RECORDS FOR THE TASK START

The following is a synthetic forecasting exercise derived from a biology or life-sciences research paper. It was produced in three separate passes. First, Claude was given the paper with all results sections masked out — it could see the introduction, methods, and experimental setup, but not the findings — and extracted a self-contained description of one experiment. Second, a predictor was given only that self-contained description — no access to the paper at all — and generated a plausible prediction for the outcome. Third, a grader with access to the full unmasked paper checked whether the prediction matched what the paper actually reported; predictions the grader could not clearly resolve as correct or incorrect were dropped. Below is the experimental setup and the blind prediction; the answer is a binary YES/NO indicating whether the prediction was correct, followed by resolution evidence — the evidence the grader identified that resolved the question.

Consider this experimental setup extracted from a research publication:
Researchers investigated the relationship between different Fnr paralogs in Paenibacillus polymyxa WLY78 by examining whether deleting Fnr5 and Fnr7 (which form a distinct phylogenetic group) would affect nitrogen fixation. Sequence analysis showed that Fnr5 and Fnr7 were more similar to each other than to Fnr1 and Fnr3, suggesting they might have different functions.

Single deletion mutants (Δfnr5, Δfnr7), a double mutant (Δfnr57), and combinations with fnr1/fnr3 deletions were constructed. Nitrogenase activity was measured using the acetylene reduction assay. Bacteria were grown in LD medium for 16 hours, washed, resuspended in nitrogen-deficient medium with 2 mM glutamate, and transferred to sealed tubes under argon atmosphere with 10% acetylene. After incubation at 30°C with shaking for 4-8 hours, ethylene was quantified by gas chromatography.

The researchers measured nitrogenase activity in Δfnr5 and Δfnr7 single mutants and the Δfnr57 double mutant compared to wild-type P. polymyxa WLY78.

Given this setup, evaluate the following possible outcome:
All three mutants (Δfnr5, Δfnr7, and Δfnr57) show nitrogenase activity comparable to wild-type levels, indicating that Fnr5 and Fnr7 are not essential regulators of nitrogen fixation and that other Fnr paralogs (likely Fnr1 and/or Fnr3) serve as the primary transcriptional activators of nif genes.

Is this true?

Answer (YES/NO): NO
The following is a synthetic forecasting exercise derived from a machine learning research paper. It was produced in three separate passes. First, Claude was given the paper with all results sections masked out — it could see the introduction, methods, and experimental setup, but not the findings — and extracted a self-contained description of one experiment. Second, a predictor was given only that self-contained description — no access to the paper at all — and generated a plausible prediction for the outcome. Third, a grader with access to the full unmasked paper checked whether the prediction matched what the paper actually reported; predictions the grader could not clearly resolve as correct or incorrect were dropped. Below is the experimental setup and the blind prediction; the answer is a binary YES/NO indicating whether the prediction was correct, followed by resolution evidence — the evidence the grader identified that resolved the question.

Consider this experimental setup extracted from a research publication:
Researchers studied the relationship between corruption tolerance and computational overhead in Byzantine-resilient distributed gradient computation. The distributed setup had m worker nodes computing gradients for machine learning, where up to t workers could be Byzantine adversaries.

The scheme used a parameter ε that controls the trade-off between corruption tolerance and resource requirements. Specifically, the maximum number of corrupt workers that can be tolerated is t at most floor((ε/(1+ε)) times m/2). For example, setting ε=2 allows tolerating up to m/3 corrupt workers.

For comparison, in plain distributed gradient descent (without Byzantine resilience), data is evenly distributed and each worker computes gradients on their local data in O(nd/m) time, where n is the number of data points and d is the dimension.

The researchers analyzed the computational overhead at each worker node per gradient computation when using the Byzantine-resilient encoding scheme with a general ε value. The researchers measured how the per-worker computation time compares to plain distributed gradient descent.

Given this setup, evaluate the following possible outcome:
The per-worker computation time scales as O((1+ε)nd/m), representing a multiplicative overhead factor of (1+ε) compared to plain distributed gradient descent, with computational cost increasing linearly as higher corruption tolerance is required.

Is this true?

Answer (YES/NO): YES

RECORDS FOR THE TASK END

Everything from the line containing "All three mutants" through the line containing "Answer (YES/NO): NO" in the material above should be retyped exactly, both ends included, and nothing more.

All three mutants (Δfnr5, Δfnr7, and Δfnr57) show nitrogenase activity comparable to wild-type levels, indicating that Fnr5 and Fnr7 are not essential regulators of nitrogen fixation and that other Fnr paralogs (likely Fnr1 and/or Fnr3) serve as the primary transcriptional activators of nif genes.

Is this true?

Answer (YES/NO): NO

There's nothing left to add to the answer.